• Petunjuk Latihan: Tulislah lanjutan tulisan tentang keadaan TVRI Jakarta di bawah ini, dimulai tepat setelah kalimat terakhirnya.

Setelah selama dua minggu mendengar, membaca dan melihat keadaan TVRI Jakarta, kami sampai pada kesimpulan bahwa pabrik kebudayaan itu perlu perhatian. Selama ini masyarakat banyak yang mencacinya, sedangkan di pihak yang dicaci merasa apa yang telah dikerjakannya itu suatu kemampuan yang maksimal. Akibatnya, Alex Leo sendiri merasa bahwa pengabdiannya ini merupakan  thanksless job , pekerjaan tanpa terima kasih. Ini bisa dimaklumi. Tetapi bagaimanapun kedua pihak perlu didekatkan, perlu saling mengerti, sehingga masing-masing merasa memiliki TVRI.

Tetapi TVRI Jakarta harus mengakui juga adanya berbagai kelemahan yang seharusnya tidak terjadi dari pengamatan di kompleks stasiun itu. Nampak cara kerja yang kurang profesional. Kini seolah nampak sebuah benang atau garis yang memisahkan dua kelompok : dedikasi dan rutin. Mungkin kesemuanya ini berpangkal pada imbalan yang tidak sepadan atau mungkin hanya karena nasib jelek dan bagus.

Sebagai contoh, menurunnya disiplin kerja yang membuat setiap perencanaan tidak tampil sebagaimana diharapkan. Ini tidak saja mempengaruhi lingkungan TVRI sendiri, tetapi juga mereka yang akan mengisi acara. Kesemuanya berkaitan erat. Sinyalemen beberapa pengisi acara sebagaimana kami tulis kemarin, tidak salah.

Kini semua orang dapat dengan bebas memasuki kompleks TVRI Senayan, bahkan memasuki studio-studio, ruang-ruang sub kontrol maupun master control yang merupakan jantungnya. Dari pengalaman beberapa hari di sana, ruang sub-control tempat para pengarah acara menentukan baik jeleknya acara, selalu dipenuhi penonton. Mungkin kebanyakan dari mereka adalah karyawan-karyawan TVRI sendiri. Tetapi bagaimanapun akan mengganggu konsentrasi para petugas.

“TVRI sekarang kayak pasar!”. Ini keluhan Nico Pelamonia yang pernah bekerja di sana sampai beberapa tahun. Mungkin ia terlalu keras, tetapi sebaiknya diperhatikan.

Disiplin kerja ini juga menyangkut masalah cara kerja. Hampir-hampir dapat di katakan, banyak pekerja penentu yang ternyata bekerja tanpa persiapan matang sebagaimana harus dilakukan oleh aparat penyelenggara siaran televisi. Tak ada shooting-script, tak ada diskusi yang matang dan kurang pendalaman terhadap pekerjaan. Mungkin benarlah kata Teguh Karya : mereka ini menguasai teknik, tetapi belum mempunyai visi.

• Bagian Data:
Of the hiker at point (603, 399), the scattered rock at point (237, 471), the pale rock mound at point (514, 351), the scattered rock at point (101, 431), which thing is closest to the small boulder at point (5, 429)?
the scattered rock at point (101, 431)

• Hasil Akhir:
Keperluan iklan untuk menunjang biaya penyelenggaraan siaran, dapat dimaklumi. Hanya saja hendaknya diarahkan jangan sampai membunuh idealisme sebuah siaran, karena tergeser oleh kepentingan pengusaha dan segelintir orang dalam yang menggunakan kesempatan. Ini jika siaran TVRI Senayan ingin berjalan sesuai dengan arah yang digariskan.

Mengenai status TVRI, nampaknya sudah saatnya pemerintah mempertegasnya. Mungkin usul Menpen Ali Murtopo untuk menjadikan seluruh karyawan TVRI sebagai pegawai negeri akan menyenangkan kebanyakan karyawan TVRI. Namun hendaknya dipikirkan pula, bagaimana menggairahkan kerja mereka dengan gaji ukuran pegawai negeri ini.

Kalaupun status TVRI akan tetap dipertahankan sebagai perusahaan yayasan dan juga instansi pemerintah, maka harus diperjelas ketentuan: sejauh mana mereka ini mendapat bagian sebagai karyawan yayasan. Kesemuanya ini untuk menjaga agar mereka jangan bekerja secara rutin tanpa kreativitas. Sebab bagaimanapun, TVRI sebagai pabrik kebudayaan hanya dapat berjalan baik, jika memberi pula ruang gerak pada kreativitas.

TV Swasta

Sebenarnya tidak adil jika ada orang yang menilai TVRI sekarang ini jelek atau bagus. Soalnya tidak ada pembanding, sehingga dapat dikatakan jelek atau bagus. Jelek dari mana, bagus dibandingkan siapa? Tentu saja tidak adil jika kita membandingkannya dengan pertelevisian luar negeri.

Untuk menaikkan mutu TVRI kiranya sudah saatnya pemerintah mengijinkan berdirinya suatu perusahaan televisi swasta. Tak perlu ada yang ditakutkan dengan TV swasta. Perusahaan itu toh bisa diatur sebagaimana pemerintah mengatur Radio Swasta. Mereka toh bisa “dipaksa“ menyiarkan acara yang menurut pemerintah harus disiarkan.

Bahkan mungkin bisa juga diatur bagaimana perbandingan jenis mata acara yang akan disajikan, kalau perlu sama dengan TVRI. Mungkin masalah yang dirisaukan ialah, kaburnya para pemasang iklan dari TVRI. Sebab bagaimanapun, TV swasta akan berusaha membuat acara yang lebih baik dari TVRI. Tetapi inilah cambuk yang paling baik bagi TVRI untuk memperbaiki diri dari keadaan sekarang.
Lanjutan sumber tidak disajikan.